Giuseppe “Peppino” Meazza, also known as il Balilla, was an Italian footballer playing mainly for Internazionale in the 1930s, scoring 242 goals in 365 games for the club. He led Italy to win two World Cups: in 1934 and in 1938, winning the Golden Ball Award in 1934. He is widely considered the best player of his generation, and one of the greatest of all time. He has been ranked fourth-best player in the history of World Cup.
His nickname, “il Balilla”, was given to him in 1927 by his older teammate Leopoldo Conti, who thought “Pepp”, who was only 17 when he joined the senior team, was too young to be associated to the senior team, and was surprised after Inter coach Arpad Weisz decided to give Meazza his debut for Inter in his place. “Now we even take players from kindergarten!” exclaimed Conti sarcastically. The National Opera Balilla, the Fascist youth organisation which collected all children aged 8 to 14 years, was established in 1926 and so Conti thought it a good way to describe the young rookie. Meazza scored two goals on his debut in a 6–2 win against Milanese Unione Sportiva in the Coppa Volta in Como, leaving old “Poldo” Conti speechless The “Gazzetta dello Sport”, the day after his official debut in the Italian championship on 12 September 1927, praised his game “intelligent, fresh, quick”, something that didn’t happen very frequently during those days.
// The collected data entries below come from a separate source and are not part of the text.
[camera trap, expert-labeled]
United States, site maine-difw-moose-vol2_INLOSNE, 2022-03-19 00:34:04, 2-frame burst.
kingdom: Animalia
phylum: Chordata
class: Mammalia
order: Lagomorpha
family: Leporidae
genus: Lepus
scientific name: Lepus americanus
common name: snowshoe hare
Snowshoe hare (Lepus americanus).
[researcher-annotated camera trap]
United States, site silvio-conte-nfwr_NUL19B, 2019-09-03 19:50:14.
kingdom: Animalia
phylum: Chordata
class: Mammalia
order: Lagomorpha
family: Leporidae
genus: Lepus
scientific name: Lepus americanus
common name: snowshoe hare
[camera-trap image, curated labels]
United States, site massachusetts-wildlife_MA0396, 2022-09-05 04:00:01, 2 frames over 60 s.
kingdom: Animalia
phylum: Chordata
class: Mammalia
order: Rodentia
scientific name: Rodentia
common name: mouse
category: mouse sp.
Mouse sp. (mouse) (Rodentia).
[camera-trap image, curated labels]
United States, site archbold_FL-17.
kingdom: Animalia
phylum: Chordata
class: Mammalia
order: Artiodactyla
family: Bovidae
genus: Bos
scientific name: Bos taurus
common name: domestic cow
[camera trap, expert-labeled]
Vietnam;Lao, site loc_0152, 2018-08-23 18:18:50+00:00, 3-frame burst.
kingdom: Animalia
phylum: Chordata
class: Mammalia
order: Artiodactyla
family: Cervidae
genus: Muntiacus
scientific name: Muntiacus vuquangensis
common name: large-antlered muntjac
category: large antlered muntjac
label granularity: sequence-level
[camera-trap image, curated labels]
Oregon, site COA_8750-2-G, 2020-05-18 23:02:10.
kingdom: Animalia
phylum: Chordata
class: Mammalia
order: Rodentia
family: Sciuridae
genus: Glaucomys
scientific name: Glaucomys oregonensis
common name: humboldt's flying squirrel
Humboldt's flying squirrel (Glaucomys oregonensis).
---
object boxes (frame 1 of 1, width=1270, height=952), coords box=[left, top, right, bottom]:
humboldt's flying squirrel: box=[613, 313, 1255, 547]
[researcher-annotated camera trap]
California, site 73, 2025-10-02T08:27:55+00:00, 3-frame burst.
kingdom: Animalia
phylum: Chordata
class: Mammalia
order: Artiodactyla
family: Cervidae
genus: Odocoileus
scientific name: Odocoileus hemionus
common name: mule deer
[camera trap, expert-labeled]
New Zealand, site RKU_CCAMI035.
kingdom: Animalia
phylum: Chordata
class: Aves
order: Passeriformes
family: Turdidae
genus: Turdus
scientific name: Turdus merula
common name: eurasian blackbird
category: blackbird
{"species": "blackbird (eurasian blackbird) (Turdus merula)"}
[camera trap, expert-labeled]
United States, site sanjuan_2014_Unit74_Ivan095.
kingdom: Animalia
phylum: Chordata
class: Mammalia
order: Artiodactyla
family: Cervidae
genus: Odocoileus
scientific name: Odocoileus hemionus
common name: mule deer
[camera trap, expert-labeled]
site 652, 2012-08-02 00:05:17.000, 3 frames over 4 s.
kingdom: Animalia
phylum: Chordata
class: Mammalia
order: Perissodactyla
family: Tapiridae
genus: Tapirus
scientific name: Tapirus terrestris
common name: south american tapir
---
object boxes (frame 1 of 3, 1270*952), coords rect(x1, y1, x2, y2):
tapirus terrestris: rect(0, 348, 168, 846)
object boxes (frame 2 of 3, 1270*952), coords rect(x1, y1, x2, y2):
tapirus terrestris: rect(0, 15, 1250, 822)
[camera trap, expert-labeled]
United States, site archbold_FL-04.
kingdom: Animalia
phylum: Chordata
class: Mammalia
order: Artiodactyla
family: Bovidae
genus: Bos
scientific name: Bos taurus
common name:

Meazza was born in Porta Vittoria, Milan. Having lost his father in 1917 during the tragic fighting of World War I at the age of seven, young Peppe grew up in Milan with his mother, Ersilia who came from Mediglia, helping her sell fruit at the market. However, it was football that was his true calling. His mother hid his shoes so he would not waste his time, so young Peppin learned to play barefoot. He began playing at six years old on the streets on a team named the “Maestri Campionesi” who played with a ball made of rags. At twelve years old he finally got permission from his mother to pursue being a footballer, and began playing for Gloria F.C.. It was here that a fan bought him his first proper pair of football boots.
Meazza was the first Italian football player who became famous worldwide, and was the first player with personal sponsors. He loved his cabriolet, champagne and women and was the only player on the national team that was allowed to smoke. Sometimes he would not get out of bed until his teammates were already done practicing. He also loved the Tango and used this proficiency to make him unpredictable on the field and could score goals at fox-trot tempo.